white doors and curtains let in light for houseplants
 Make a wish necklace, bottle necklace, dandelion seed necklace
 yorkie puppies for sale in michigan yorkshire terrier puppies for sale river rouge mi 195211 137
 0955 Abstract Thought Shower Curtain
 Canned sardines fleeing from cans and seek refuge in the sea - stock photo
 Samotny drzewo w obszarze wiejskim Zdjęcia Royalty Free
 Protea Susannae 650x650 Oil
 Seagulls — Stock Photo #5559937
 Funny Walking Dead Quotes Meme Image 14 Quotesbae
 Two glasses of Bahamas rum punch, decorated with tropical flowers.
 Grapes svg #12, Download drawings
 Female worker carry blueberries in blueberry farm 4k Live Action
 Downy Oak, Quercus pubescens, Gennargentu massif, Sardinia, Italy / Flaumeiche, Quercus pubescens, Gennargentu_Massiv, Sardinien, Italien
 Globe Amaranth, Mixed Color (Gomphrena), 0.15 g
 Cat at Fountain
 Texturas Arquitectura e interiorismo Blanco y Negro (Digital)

────────────────

WORK INSTRUCTIONS
All of the entries above should be output exactly as they are.

PROBLEM SOLUTION
white doors and curtains let in light for houseplants
 Make a wish necklace, bottle necklace, dandelion seed necklace
 yorkie puppies for sale in michigan yorkshire terrier puppies for sale river rouge mi 195211 137
 0955 Abstract Thought Shower Curtain
 Canned sardines fleeing from cans and seek refuge in the sea - stock photo
 Samotny drzewo w obszarze wiejskim Zdjęcia Royalty Free
 Protea Susannae 650x650 Oil
 Seagulls — Stock Photo #5559937
 Funny Walking Dead Quotes Meme Image 14 Quotesbae
 Two glasses of Bahamas rum punch, decorated with tropical flowers.
 Grapes svg #12, Download drawings
 Female worker carry blueberries in blueberry farm 4k Live Action
 Downy Oak, Quercus pubescens, Gennargentu massif, Sardinia, Italy / Flaumeiche, Quercus pubescens, Gennargentu_Massiv, Sardinien, Italien
 Globe Amaranth, Mixed Color (Gomphrena), 0.15 g
 Cat at Fountain
 Texturas Arquitectura e interiorismo Blanco y Negro (Digital)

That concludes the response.